> **WHAT TO WORK ON**
1. Answer these questions using the passage on self-compassion, one answer a line:
(a) According to Sherman, leaders who practice self-compassion are less critical of whom?
(b) What three steps does the writer's team take when something goes wrong or runs late?
(c) What advice from friends does the passage say to listen to?
2. Write a continuation of the passage on self-compassion, starting after its final sentence.

-- START OF SELECTED EXTRACT --

So says Andrew Sherman. This point can apply to teachers, who are leaders in their classroom, as well as school administrators. Sherman also points out that extending compassion to yourself fosters a sense of safety within your team (or classroom). Leaders who practice self-compassion are less critical of themselves and, consequently, of others. This approach nurtures authenticity, warmth, and a strong relational presence, all of which are crucial for creating psychological safety.
This is a good reminder that sometimes I need to talk to myself as I would my team. With them, if something goes wrong or doesn't get done on time, I don't endlessly berate them (as I do to myself when I get into a ruminating mental loop). At those times, we work on short-term solutions, communicate the adjusted plan, then look at process improvement for the future.
Also, if self-compassion means thinking like a friend who loves you, then an act of self-care is listening to your actual friends' advice. If you're talking about a work incident and they respond with advice to find a better job or a workplace that values you, listen.

-- END OF SELECTED EXTRACT --
-- START OF ENTRIES SUPPLIED --

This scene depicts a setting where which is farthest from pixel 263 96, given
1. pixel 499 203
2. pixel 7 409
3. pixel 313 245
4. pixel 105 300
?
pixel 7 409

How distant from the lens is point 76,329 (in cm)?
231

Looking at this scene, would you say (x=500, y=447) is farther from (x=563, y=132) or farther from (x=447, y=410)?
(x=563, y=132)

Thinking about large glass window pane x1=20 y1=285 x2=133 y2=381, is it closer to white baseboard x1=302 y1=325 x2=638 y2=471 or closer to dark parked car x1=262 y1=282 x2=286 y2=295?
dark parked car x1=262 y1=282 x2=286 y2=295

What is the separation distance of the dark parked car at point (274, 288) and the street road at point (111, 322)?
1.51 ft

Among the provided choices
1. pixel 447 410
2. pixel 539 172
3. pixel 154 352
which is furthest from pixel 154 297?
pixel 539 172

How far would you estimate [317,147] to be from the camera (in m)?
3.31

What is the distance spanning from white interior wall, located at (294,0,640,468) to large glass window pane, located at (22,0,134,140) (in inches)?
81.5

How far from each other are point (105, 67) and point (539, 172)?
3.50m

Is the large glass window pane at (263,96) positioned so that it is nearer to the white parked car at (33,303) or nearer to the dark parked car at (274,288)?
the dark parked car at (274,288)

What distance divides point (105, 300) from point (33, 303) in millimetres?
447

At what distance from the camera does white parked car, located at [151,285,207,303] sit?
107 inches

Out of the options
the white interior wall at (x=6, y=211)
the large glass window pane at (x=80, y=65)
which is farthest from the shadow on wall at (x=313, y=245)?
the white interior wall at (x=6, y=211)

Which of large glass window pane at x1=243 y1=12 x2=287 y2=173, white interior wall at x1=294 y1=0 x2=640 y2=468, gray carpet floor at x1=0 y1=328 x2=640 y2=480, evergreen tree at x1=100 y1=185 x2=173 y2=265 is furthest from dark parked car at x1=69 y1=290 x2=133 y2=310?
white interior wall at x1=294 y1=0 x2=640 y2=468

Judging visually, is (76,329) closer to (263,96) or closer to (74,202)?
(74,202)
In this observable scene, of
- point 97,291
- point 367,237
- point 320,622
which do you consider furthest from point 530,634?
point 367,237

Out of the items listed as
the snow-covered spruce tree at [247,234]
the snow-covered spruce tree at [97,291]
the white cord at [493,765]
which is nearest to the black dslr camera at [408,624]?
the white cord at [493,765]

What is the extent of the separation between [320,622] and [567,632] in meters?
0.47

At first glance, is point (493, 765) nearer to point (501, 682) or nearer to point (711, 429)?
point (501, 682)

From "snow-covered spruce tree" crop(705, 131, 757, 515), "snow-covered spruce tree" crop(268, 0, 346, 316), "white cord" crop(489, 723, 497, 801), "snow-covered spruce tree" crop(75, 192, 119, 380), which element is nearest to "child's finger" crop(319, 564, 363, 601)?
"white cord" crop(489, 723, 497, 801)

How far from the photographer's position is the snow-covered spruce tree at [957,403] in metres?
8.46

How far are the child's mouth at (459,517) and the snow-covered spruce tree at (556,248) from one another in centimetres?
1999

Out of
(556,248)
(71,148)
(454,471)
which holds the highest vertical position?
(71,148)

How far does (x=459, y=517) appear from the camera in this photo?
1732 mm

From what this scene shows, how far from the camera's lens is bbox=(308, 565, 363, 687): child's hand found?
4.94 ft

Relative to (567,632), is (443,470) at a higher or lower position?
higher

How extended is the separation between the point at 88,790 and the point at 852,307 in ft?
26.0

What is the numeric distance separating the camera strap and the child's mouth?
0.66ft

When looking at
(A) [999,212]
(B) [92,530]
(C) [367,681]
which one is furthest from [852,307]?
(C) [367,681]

-- END OF ENTRIES SUPPLIED --

> **REPLIES**
1.
(a) Of themselves and, consequently, of others.
(b) They work on short-term solutions, communicate the adjusted plan, then look at process improvement for the future.
(c) Advice to find a better job or a workplace that values you.

2.
And instead of making a long to-do list for the holidays, I'm going to list people I want to catch up with. I'm going to limit the school talk to the first half hour, then that's off limits. I'm going to try to be present and find enjoyment rather than thinking about what else needs to be done before term starts again. Self-compassion for me at this time of year looks like rest. Plus, I'm going to do something fun and silly and unusual. Those make the best stories to tell my best friend when we get back together at the end of the holidays.
I hope you give yourself the gift of self-compassion these holidays. Reach out to book a mentoring session if you want to explore new career opportunites in 2026.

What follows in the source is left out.